Quick question: why have you implemented mutexes and not semaphores? As I'm sure you know, semaphores don't require much more effort and you can implement mutexes in terms of semaphores very easily.
Yes, I have mutexes, but you're right, it's easy just to add a counter to implement semaphores. I just wanted to make sure that I can build synchronization primitives on top of my scheduler interface (and started with mutex as the simplest and widely used one).
What do you do right after resuming a thread that is waiting on a mutex?
I have a list of paused threads, each thread is a structure holding a CPU context (and other stuff). This list is guarded by a spinlock. If a new thread tries to acquire mutex, it checks this list. If it isn't empty the thread adds itself to list and pauses (removes itself from scheduling queue). When some thread releases the mutex, it removes a next waiting thread from the mutex list and inserts it to the scheduler queue, so next quantums it will be scheduled.

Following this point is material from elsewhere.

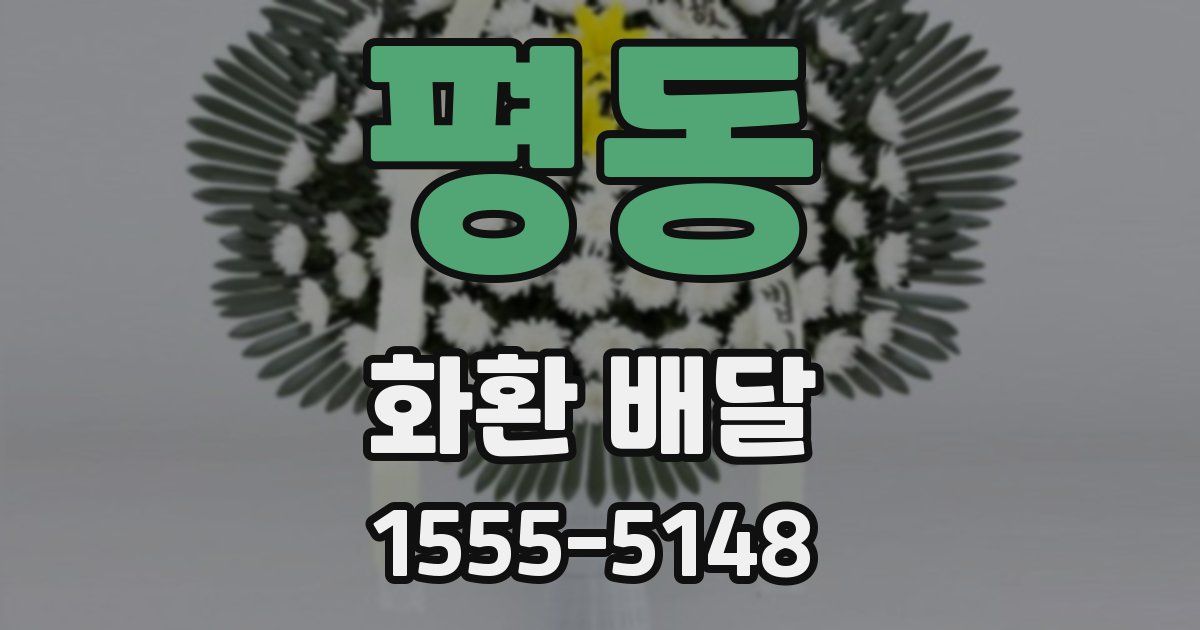 평동 화환 배달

This is simplified explanation, there are many details I have thrown off.
Which 16 byte structure is then allocated on the heap only to be freed a couple of lines later on?
Didn't exactly understand your question, but if you emphasize inefficiency in memory allocation, I can respond that all allocations are done through memory pool (fixed sized chunks, yes it's still not implemented, just a temporary stub directly calling malloc/free), so this should be very efficient.